Finding the roots of a high degree polynomial equation

[1MileCrash]

Homework Statement

y(6) - 3y(4) + 3y''-y = 0

Homework Equations

The Attempt at a Solution

The characteristic equation of that differential equation is:

r^6 - 3r^4 + 3r^2 - r = 0

But how am I expected to solve such a high degree polynomial (and thus the DE?)

 

[Bacle2]

First, notice you can rewrite you char. equation as:

r(r^5-3r^3+3r-1)=0

Then notice too, that, inside your parenthesis: 1-3+3-1=0. What does this tell you?

 

[tiny-tim]

Hi 1MileCrash!

(try using the X² button just above the Reply box )

r^6 - 3r^4 + 3r^2 - r = 0

nooo …

r⁶ - 3r⁴ + 3r² - 1 = 0 ​

 

[SammyS]

Homework Statement

y⁽⁶⁾ - 3y⁽⁴⁾ + 3y''-y = 0

Homework Equations

The Attempt at a Solution

The characteristic equation of that differential equation is:

r^6 - 3r^4 + 3r^2 - r = 0

But how am I expected to solve such a high degree polynomial (and thus the DE?)

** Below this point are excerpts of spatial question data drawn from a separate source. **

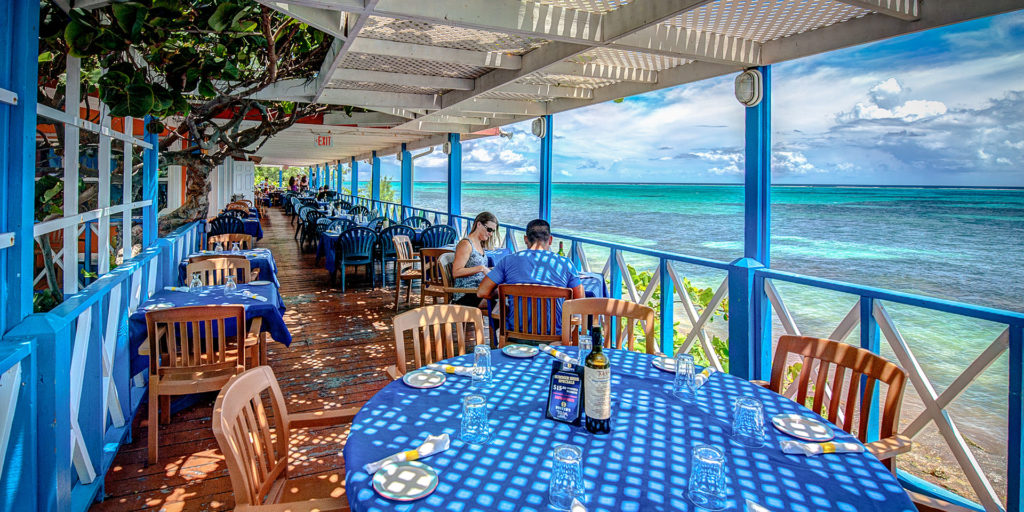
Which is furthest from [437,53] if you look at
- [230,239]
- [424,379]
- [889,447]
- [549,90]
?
[230,239]

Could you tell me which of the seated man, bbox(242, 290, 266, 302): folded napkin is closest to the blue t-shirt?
the seated man

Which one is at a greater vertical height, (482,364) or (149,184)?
(149,184)

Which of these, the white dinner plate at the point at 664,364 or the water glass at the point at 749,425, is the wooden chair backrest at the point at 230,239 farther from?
the water glass at the point at 749,425

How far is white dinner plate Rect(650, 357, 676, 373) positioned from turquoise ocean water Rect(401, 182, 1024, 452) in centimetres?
578

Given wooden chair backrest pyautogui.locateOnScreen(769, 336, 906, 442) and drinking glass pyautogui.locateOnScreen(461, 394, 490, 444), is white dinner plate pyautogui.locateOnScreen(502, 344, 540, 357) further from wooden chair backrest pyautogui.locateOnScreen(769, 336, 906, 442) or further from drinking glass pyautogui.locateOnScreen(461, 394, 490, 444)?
wooden chair backrest pyautogui.locateOnScreen(769, 336, 906, 442)

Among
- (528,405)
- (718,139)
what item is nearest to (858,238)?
(718,139)

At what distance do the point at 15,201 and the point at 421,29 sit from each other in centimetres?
242

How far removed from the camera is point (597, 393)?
139 centimetres

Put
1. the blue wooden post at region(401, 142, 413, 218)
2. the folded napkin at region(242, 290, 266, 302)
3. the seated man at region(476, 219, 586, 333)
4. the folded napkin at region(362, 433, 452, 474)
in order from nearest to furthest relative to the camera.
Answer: the folded napkin at region(362, 433, 452, 474) → the seated man at region(476, 219, 586, 333) → the folded napkin at region(242, 290, 266, 302) → the blue wooden post at region(401, 142, 413, 218)

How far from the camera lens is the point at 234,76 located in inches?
142

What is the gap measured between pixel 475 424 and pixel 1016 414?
6.00 feet

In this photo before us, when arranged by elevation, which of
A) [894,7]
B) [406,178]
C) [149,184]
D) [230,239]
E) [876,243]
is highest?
[406,178]

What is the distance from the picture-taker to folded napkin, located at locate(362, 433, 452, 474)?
1.20m

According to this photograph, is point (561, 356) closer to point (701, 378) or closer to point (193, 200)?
point (701, 378)
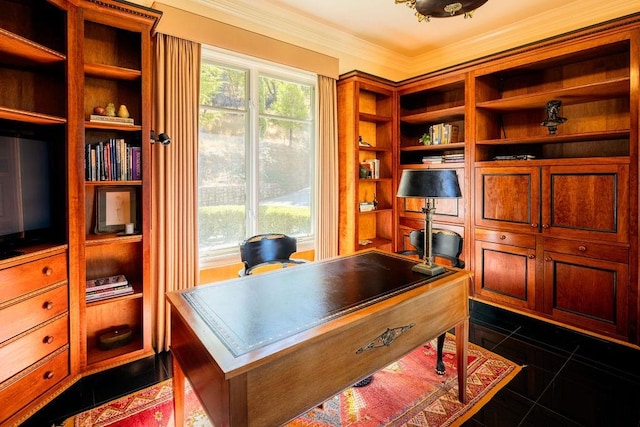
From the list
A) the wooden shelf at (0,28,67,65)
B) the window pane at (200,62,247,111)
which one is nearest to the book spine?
the wooden shelf at (0,28,67,65)

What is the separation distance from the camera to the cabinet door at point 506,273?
305cm

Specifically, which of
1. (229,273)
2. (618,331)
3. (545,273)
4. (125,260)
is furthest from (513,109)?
(125,260)

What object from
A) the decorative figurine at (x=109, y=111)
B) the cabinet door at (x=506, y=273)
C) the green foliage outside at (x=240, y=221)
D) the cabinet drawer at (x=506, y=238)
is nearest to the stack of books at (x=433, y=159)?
the cabinet drawer at (x=506, y=238)

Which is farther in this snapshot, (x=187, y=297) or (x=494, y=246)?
(x=494, y=246)

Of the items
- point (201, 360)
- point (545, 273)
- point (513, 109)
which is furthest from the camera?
point (513, 109)

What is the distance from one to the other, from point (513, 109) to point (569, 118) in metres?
0.49

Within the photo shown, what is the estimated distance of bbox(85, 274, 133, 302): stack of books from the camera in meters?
2.28

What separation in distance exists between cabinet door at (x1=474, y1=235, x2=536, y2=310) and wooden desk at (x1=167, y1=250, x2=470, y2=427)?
4.97 feet

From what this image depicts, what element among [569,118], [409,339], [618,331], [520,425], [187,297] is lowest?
[520,425]

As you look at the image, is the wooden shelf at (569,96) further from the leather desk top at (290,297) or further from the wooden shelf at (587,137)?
the leather desk top at (290,297)

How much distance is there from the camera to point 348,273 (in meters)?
1.95

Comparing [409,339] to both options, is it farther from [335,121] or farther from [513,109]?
[513,109]

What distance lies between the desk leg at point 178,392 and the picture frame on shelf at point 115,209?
134 cm

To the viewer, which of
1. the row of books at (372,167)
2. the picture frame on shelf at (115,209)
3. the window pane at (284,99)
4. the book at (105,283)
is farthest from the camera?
the row of books at (372,167)
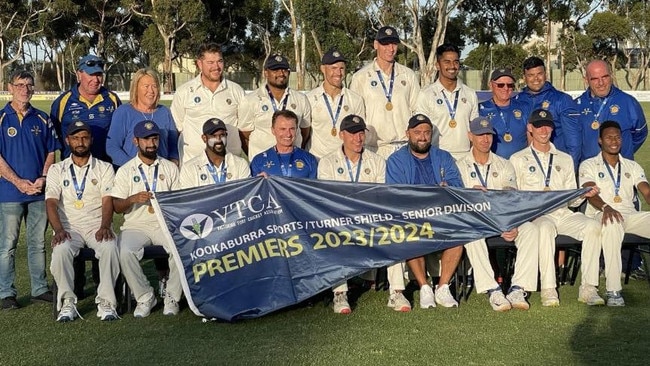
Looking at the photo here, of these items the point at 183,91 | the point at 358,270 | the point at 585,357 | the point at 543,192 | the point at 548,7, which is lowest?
the point at 585,357

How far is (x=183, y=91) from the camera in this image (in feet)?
25.9

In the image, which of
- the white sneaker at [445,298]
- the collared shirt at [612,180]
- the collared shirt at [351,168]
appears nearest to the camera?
the white sneaker at [445,298]

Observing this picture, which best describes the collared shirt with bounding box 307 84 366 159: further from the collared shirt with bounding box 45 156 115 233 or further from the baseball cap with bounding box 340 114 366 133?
the collared shirt with bounding box 45 156 115 233

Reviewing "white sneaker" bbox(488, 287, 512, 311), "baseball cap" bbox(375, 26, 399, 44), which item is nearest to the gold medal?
"baseball cap" bbox(375, 26, 399, 44)

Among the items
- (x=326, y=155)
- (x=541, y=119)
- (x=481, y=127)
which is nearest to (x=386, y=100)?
(x=326, y=155)

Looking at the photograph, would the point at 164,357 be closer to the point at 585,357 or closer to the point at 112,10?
the point at 585,357

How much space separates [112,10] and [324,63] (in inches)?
2555

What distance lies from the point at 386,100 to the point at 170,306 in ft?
10.2

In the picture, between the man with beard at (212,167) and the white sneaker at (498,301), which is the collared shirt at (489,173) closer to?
the white sneaker at (498,301)

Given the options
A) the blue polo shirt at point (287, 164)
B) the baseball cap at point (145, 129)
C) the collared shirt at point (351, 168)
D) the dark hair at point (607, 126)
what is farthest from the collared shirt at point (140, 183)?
the dark hair at point (607, 126)

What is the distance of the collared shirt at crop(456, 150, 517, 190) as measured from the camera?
7.34 meters

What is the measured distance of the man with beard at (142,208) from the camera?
22.4 ft

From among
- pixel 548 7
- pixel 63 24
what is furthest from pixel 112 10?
pixel 548 7

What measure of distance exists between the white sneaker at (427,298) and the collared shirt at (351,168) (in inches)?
42.6
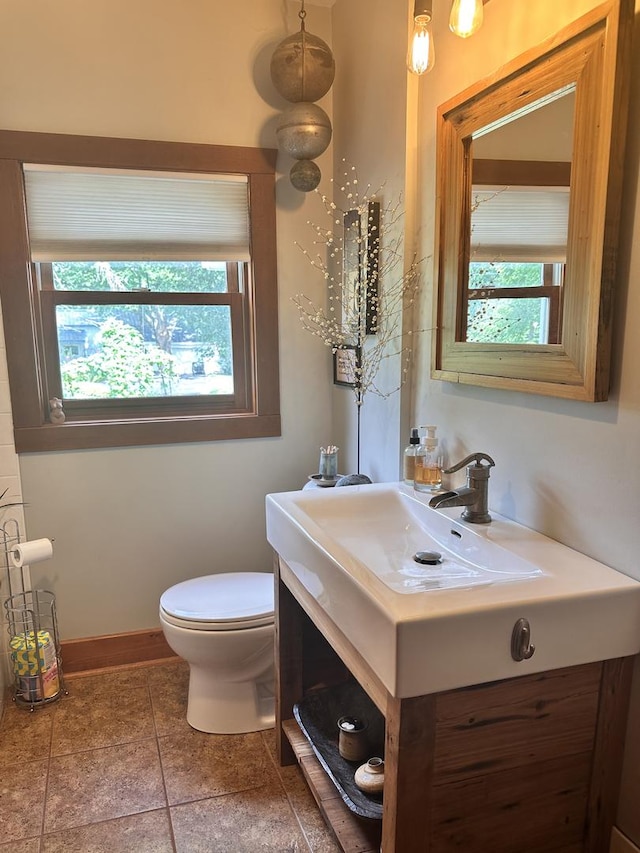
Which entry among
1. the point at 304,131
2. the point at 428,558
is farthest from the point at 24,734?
the point at 304,131

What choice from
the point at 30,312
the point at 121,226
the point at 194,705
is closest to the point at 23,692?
the point at 194,705

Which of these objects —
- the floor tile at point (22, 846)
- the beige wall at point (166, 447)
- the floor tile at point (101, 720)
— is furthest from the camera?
the beige wall at point (166, 447)

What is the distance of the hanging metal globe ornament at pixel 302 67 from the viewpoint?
2.16m

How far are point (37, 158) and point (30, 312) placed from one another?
0.54 m

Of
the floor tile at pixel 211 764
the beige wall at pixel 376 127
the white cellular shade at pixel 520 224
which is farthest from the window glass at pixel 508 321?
the floor tile at pixel 211 764

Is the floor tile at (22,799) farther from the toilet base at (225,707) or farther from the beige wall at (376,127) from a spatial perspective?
the beige wall at (376,127)

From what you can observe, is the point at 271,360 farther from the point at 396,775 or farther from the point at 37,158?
the point at 396,775

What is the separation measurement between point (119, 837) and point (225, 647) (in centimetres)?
56

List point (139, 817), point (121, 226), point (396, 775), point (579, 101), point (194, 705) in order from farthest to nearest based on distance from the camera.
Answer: point (121, 226)
point (194, 705)
point (139, 817)
point (579, 101)
point (396, 775)

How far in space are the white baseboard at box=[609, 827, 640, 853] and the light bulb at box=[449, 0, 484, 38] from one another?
172cm

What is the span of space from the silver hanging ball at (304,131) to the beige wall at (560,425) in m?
0.50

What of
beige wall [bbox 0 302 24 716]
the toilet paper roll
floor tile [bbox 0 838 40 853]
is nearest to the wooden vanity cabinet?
floor tile [bbox 0 838 40 853]

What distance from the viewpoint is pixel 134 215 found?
2.34 m

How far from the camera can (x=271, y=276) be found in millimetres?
2504
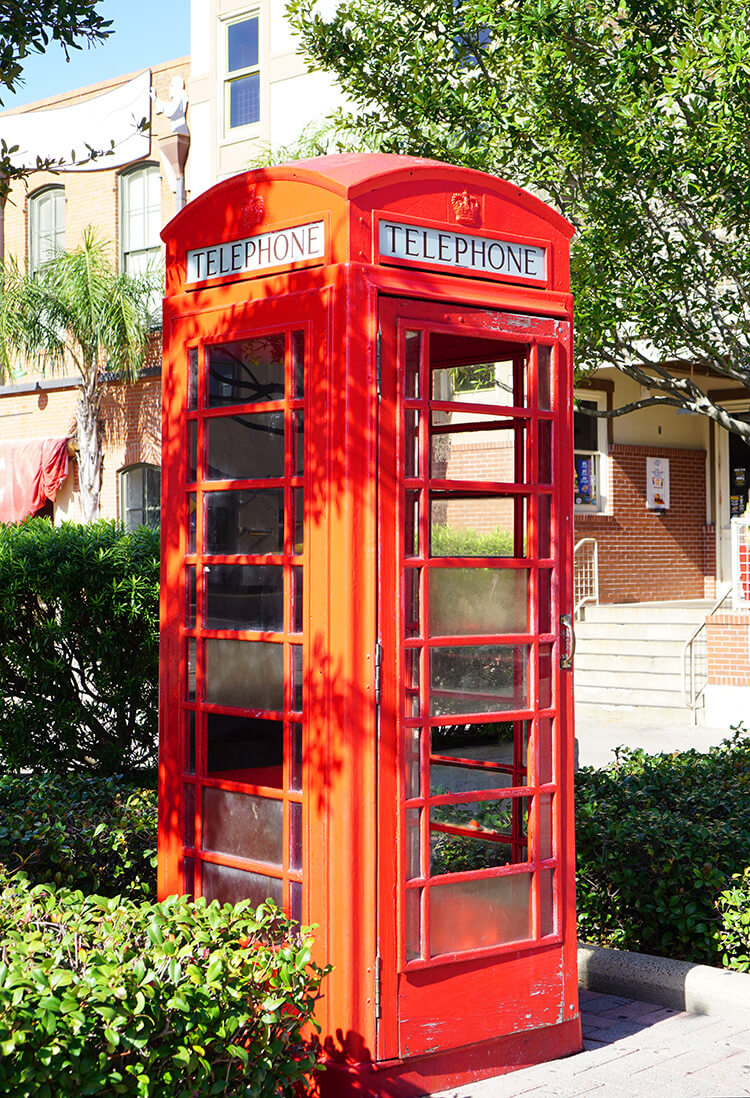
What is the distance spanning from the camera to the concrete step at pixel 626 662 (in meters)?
15.6

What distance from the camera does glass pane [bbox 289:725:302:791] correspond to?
165 inches

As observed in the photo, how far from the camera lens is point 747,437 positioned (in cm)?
1112

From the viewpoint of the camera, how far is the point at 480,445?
4.91m

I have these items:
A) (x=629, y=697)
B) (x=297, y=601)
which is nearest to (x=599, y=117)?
(x=297, y=601)

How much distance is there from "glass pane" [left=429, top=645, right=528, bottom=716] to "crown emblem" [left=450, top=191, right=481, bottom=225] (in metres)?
1.50

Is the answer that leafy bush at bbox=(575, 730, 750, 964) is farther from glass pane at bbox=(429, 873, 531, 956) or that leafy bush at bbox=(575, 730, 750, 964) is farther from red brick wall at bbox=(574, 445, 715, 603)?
red brick wall at bbox=(574, 445, 715, 603)

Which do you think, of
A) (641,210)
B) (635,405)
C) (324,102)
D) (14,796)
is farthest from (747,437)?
(324,102)

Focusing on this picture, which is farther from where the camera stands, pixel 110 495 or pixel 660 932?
pixel 110 495

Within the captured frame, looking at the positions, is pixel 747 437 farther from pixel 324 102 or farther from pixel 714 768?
pixel 324 102

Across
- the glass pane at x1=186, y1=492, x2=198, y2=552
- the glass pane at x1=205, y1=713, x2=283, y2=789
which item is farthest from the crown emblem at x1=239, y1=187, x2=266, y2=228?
the glass pane at x1=205, y1=713, x2=283, y2=789

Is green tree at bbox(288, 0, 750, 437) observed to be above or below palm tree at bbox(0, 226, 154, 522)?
below

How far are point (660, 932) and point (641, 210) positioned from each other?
18.2 ft

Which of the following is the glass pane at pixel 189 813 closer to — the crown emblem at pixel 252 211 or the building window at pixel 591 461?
the crown emblem at pixel 252 211

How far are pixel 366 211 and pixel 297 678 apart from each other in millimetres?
1571
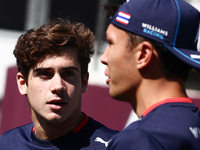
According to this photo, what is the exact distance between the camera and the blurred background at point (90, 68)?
19.5 feet

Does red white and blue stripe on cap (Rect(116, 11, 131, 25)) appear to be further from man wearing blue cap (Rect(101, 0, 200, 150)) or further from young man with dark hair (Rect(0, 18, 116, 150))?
young man with dark hair (Rect(0, 18, 116, 150))

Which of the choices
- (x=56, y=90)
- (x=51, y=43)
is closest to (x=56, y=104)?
(x=56, y=90)

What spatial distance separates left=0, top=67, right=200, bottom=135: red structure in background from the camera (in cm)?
588

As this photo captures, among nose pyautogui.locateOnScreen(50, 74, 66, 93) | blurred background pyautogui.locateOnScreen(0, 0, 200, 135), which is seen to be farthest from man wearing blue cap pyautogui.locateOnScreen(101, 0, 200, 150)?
blurred background pyautogui.locateOnScreen(0, 0, 200, 135)

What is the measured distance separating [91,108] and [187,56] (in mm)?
4384

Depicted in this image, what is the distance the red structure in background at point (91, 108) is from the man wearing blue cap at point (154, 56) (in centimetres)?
405

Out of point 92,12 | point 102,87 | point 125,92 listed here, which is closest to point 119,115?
point 102,87

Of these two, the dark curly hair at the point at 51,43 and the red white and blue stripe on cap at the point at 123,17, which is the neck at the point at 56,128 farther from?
the red white and blue stripe on cap at the point at 123,17

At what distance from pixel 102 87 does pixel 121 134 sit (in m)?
4.57

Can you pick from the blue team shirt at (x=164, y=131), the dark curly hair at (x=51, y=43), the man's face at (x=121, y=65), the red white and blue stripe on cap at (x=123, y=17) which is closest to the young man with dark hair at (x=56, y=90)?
the dark curly hair at (x=51, y=43)

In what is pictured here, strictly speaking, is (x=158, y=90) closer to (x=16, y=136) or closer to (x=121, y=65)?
(x=121, y=65)

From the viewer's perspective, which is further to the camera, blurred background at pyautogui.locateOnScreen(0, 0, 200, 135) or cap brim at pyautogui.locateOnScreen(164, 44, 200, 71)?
blurred background at pyautogui.locateOnScreen(0, 0, 200, 135)

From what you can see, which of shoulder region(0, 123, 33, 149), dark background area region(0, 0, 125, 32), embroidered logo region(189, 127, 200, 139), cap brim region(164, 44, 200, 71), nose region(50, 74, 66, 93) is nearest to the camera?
embroidered logo region(189, 127, 200, 139)

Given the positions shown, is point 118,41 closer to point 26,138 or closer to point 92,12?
point 26,138
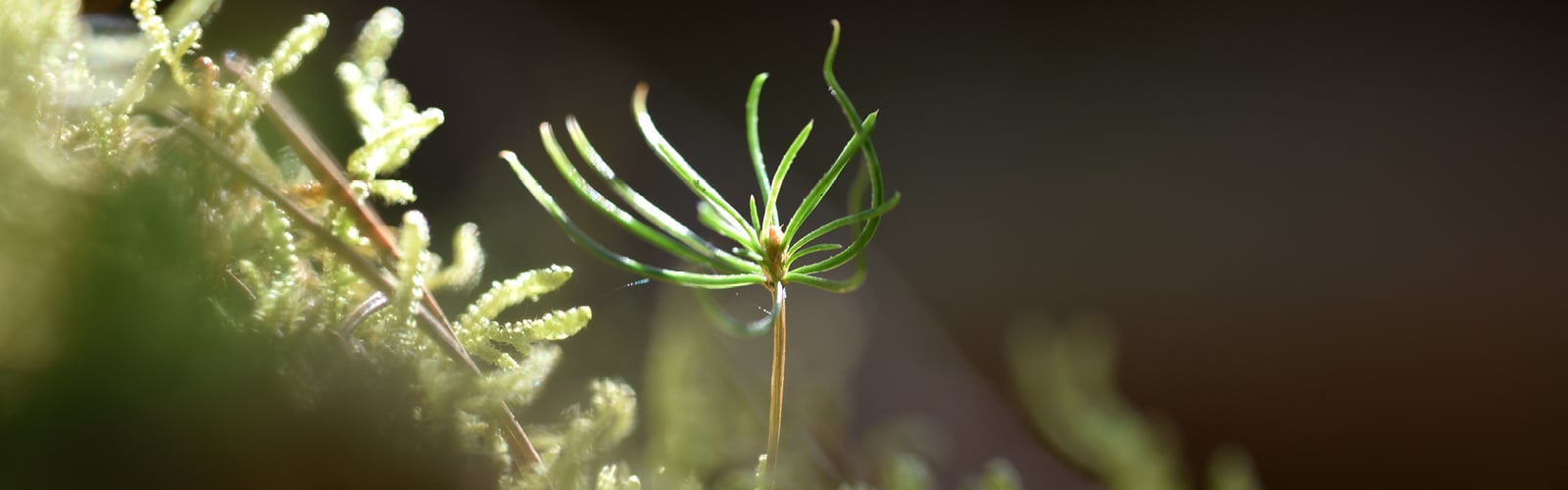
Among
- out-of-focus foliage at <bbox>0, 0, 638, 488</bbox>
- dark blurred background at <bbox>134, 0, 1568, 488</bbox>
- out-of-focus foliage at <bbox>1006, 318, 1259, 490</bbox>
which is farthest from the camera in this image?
dark blurred background at <bbox>134, 0, 1568, 488</bbox>

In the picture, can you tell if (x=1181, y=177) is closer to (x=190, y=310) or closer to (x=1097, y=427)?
(x=1097, y=427)

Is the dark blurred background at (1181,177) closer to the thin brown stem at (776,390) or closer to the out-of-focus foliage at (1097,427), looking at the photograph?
the out-of-focus foliage at (1097,427)

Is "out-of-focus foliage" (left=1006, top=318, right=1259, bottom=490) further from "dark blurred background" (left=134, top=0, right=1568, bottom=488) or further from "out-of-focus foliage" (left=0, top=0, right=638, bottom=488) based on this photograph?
"dark blurred background" (left=134, top=0, right=1568, bottom=488)

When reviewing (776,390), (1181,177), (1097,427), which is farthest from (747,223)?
(1181,177)

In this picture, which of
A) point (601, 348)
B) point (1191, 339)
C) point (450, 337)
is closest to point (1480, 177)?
point (1191, 339)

Following tiny-tim's corrected characteristic equation:

r⁶ - 3r⁴ + 3r² - 1 = 0​

Expand (a - b)³ .

 

[epenguin]

I don't know at what point certain things are supposed to be familiar but I would say pretty early there is a rather familiar pattern to be discerned in that last formula.

 

[HallsofIvy]

r^6- 3r^4+ 3r^2- 1 has only even powers of r. Let x= r^2 and that becomes x^3- 3x^2+ 3x- 1. And, as SammyS suggests, that is (x- 1)^3.

 

[Bacle2]

Worse comes to worse and you cannot see this pattern, it always makes sense to try for the simple roots,like 0,1 and -1 . Checking for 1 as a root comes down to adding the coefficients and seeing if the sum is zero; similar for -1.

 

[HallsofIvy]

Let me point out that Bacle2 is not just choosing "simple roots" at random. Since the leading coefficient is 1 and the constant term is 1, by the "rational root theorem" the only possible rational number roots are 1 and -1. (I don't know why he mentions "0".)

 

[Bacle2]

Let me point out that Bacle2 is not just choosing "simple roots" at random. Since the leading coefficient is 1 and the constant term is 1, by the "rational root theorem" the only possible rational number roots are 1 and -1. (I don't know why he mentions "0".)

Right, my bad. I thought the characteristic equation had no constant term.

 

[LCKurtz]

All this help and the OP is nowhere in sight.